My daughter must have been five when she told me, through angry, spitting sobs, that she hoped a monster would come and make me vomit in my own ear. It was the fall she started kindergarten, and I'd just picked her up from school. After only a few minutes in the car, she asked if she could go to the mall.
"No, honey, not today," I said in my most empathetic voice, despite the fact that she already had been to the mall twice that week already. My voice might have been gentle, but the tirade that followed was no less intense for it.
After melting down completely in her car seat, she screamed:"I am going to give you a birthday present! I am going to give you a monster! A dead monster! And you will vomit! You will vomit in your ear!"
Despite the silliness of it all, it wasn't an easy moment. Being yelled at never is. But did it mean I was doing something wrong — or, more to the point, that she was doing something wrong?
My daughter was melting down because, quite literally, she had no choice.
Why Moms and Dads get the short end of the stick
All day long — at school, at daycare, at Grandma’s — our littles do their best to tamp down all those big feelings that sprout up and “be” the child they are expected to be. They swallow their words. The follow the rules. They toe the line. Then, often at the end of the day, their emotions spill out in the form of energy explosions, emotional meltdowns and hostile takeovers.
So why do we Mommas so often get the short end of the stick? Because we can handle it! Kids save their strongest emotions and most negative behavior for the people they trust the most, who they believe will love them unconditionally.
“Kids save their strongest emotions and most negative behavior for the people they trust the most, who they believe will love them unconditionally...”
From the outside, sure, it may look like the parents of kids who are running and screaming and attentions-seeking and melting down at the end of the night are weak-limited setters. But that's usually not the case. Kids save their worst selves for us not because they see us as weak; they do it because they see us as strong.
When Emotions Flare: Four Tips for Parents
Still, it’s no fun to be on the receiving end of a kid’s pent-up feelings (especially when it involves ear vomit). So here are a four tips to help cope in the moment.
1. Accept their hostility as a compliment.
Children save their worst behavior for their favorite people. If you find that your child is treating you rather terribly, try to perceive it the way child development author Dorothy Corkille Briggs suggests: as a compliment. “The child who openly expresses hostility to you actually hands you a double bouquet,” she wrote in Your Child's Self-Esteem. “You have reared him with enough strength to stand up for himself; he’s no wilted violet. And you have made him feel safe to express himself directly.”

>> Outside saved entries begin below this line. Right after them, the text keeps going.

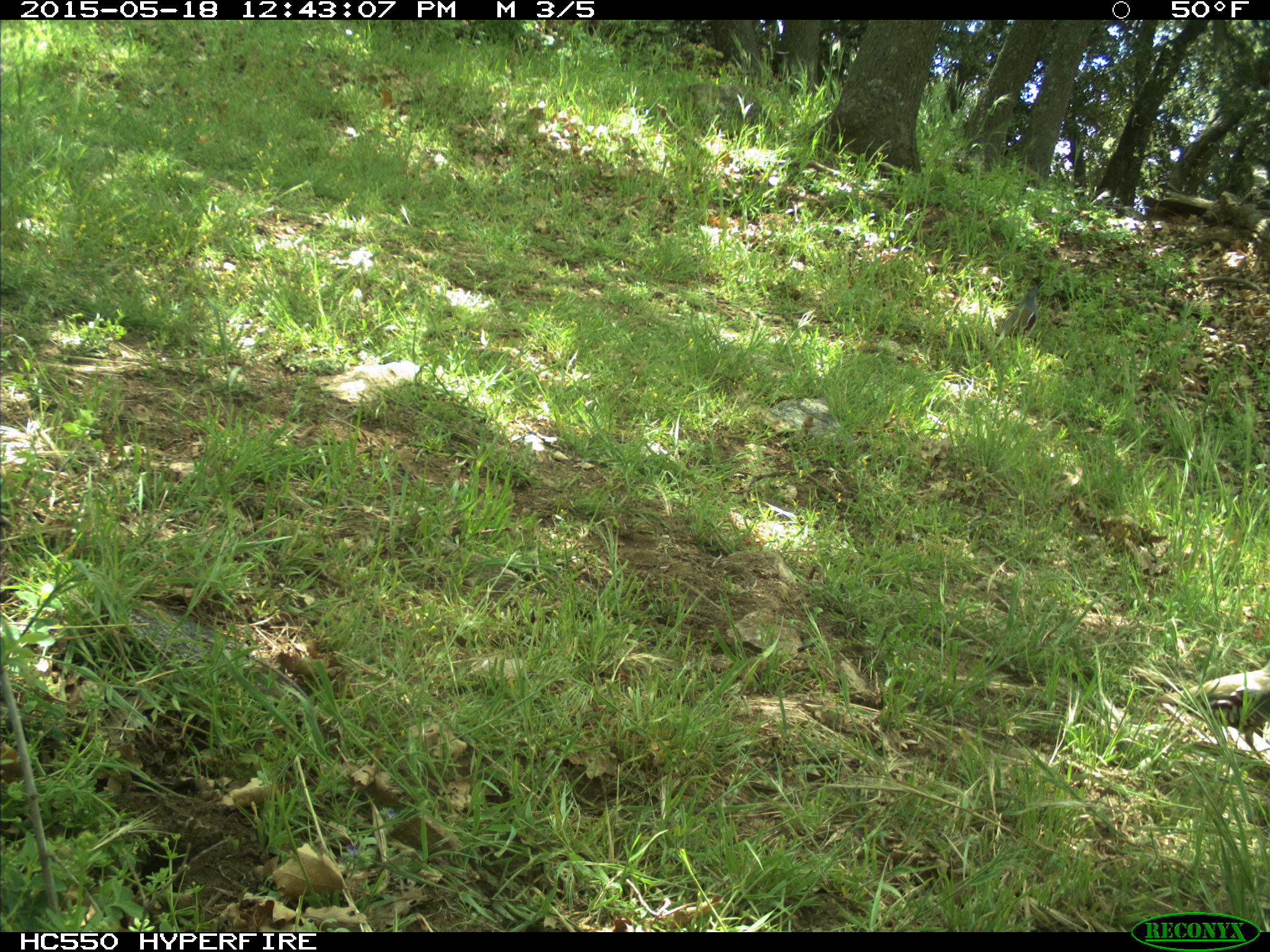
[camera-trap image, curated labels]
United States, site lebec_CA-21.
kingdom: Animalia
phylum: Chordata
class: Aves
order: Galliformes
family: Odontophoridae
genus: Callipepla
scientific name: Callipepla californica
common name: california quail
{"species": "Callipepla californica (california quail)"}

2. Look at it as an opportunity to practice your self-regulation skills.
When you are teaching yourself to self-regulate — a skill most of us were not taught in childhood — there is no better time to practice than when your child is behaving in deeply irritating or hostile ways toward you. (Although we don't have the space to get into it right now, ParentShift has some wonderful and practical self-regulation tools for both parents and children.)
3. Invite the tantrum.
When your child is at tantruming age — that is, two to seven — and you feel a tantrum coming on, sometimes the best thing to do is welcome it. Instead of trying to sidestep the explosion, or postpone it, or distract the child out of it, just let it happen. Often, when kids can gets her feelings out in one, huge explosion like that, she’ll be good to go for the rest of the day.
4. Get on the child's level and give lots of ‘feeling acknowledgers.’
We talk a lot about feeling acknowledgers, and give a ton of examples, in ParentShift . They really are the epitome of empathy. When delivering feeling acknowledgers, you are not judging the child or trying to bring an end to her feelings. You are just sitting with her in her world and genuinely trying to identify and invite the expression of whatever she is feeling. It takes patience and practice, but empathy truly is your way out of so many emotionally heavy times.
Remember, the next time you child starts "acting out" after school or after karate pickup or after a day at Grandma's, please don't blame yourself for doing something wrong. Instead, credit yourself for doing something right. Because chances are very good that you have.